To do
1 > Summarize the article on food access in North Minneapolis in two sentences.
2 > Carry the article on food access in North Minneapolis forward from its last sentence.

MPR Photo/Jessica Mador

"Okay, we'll definitely have broccoli in there. She eats things that she doesn't even know," Jackson says. "Like this zucchini is going to go into the taco salad. Beans, broccoli, cauliflower -- yeah, she loves cauliflower -- she eats almost any vegetable that is served to her."

Jackson says she's happy to finally have a full-service supermarket in the area but she wishes there were even more places to shop. Ed Anderson, director of the North Minneapolis Cub Foods, says he would love to see more shoppers like Jackson.

He says the store has yet to turn a profit and more produce sales would help the bottom line.

"We sell a lot of meat and not so much produce which is the opposite of our suburban stores. I think what needs to happen is, the university is involved, and they need to continue to educate the clientele on the benefits of fruits and vegetables," Anderson says.

The University of Minnesota is one of a number of groups working to address health and nutrition disparities on the Northside. One of them is the Northside Food Project, which sets up farm stands and holds cooking classes for children and adults.

The University of Minnesota's Bernadette Longo is the group's co-founder. She says it's important to recognize that people are not necessarily avoiding healthy foods.

Project founders
Angela Dawson and Bernadette Longo founded the Northside Food Project, a non-profit group dedicated to increasing access to fresh produce in North Minneapolis. The group also promotes healthy nutrition by holding cooking classes for children and adults.
MPR Photo/Jessica Mador

They're generally eating what's available to them, which can be limited by lack of transportation or other barriers.

"That is an issue that most people find difficult to believe, that there are significant numbers of people right here in Minneapolis for whom food of any type is not readily available. So when people are in those situations and especially when they have a limited food budget it's true that they are buying calories," Longo says.

Calories in the form of inexpensive and processed foods -- the kind found in convenience stores.

Recorded data
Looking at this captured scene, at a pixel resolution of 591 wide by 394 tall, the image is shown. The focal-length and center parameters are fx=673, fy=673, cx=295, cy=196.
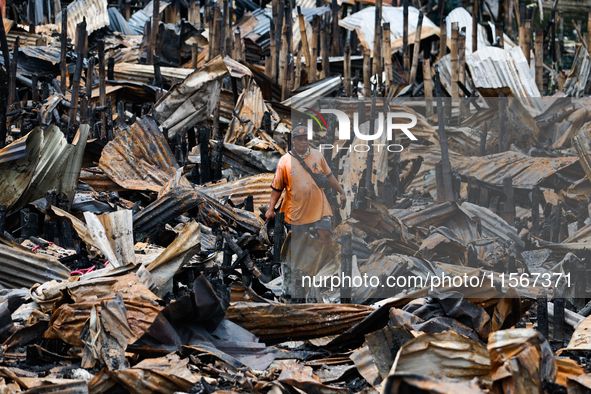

Answers for each item
1 > Ed Anderson, director of the North Minneapolis Cub Foods, says the store has yet to turn a profit and sells a lot of meat but not much produce, and he wants the university to keep educating shoppers about fruits and vegetables. Bernadette Longo, co-founder of the Northside Food Project, says many residents are not avoiding healthy food but eat what is available to them, often buying calories in the form of inexpensive processed foods because of limited budgets and barriers such as lack of transportation.

2 >
A 2002 Hennepin County study found a strong connection between a lack of supermarkets and nutrition-related disease. Areas with the least access to supermarkets had fewer adults eating the recommended daily allowance of five fruits or vegetables a day.

That same year, more than a quarter of Northside residents were obese, compared to 16 percent of the city as a whole. More than 7 percent had diabetes, while in Minneapolis as a whole the rate was 5 percent.

But North Minneapolis is hardly unique.

University of Minnesota food economist Jean Kinsey says grocery stores are typically scarce in low income areas. As a result, these areas tend to have fewer healthy food options than affluent neighborhoods.

And she says high-crime locations mean higher insurance and security costs, something stores try to avoid.

"You have only about a 1 or 2 percent profit margin on sales in a grocery store," Kinsey says. "The traditional thinking is that the risk and the cost of operating in very poor neighborhoods is high enough that it makes them unprofitable."

The Northside Cub Foods is taking longer than usual to turn a profit, says director Ed Anderson. But he hopes to be in the black within a year or two.

City officials say if the Cub Foods succeeds, it will likely draw more fresh food and produce options to the area. But Northside Food Project founders say the city should do more to promote farmers markets as an alternative. Minneapolis officials say they're already responding to a common complaint that red tape impedes the licensing of new farmers markets.

Northside Food Project Organizers are also in talks with potential funders about establishing a permanent food co-op in the area.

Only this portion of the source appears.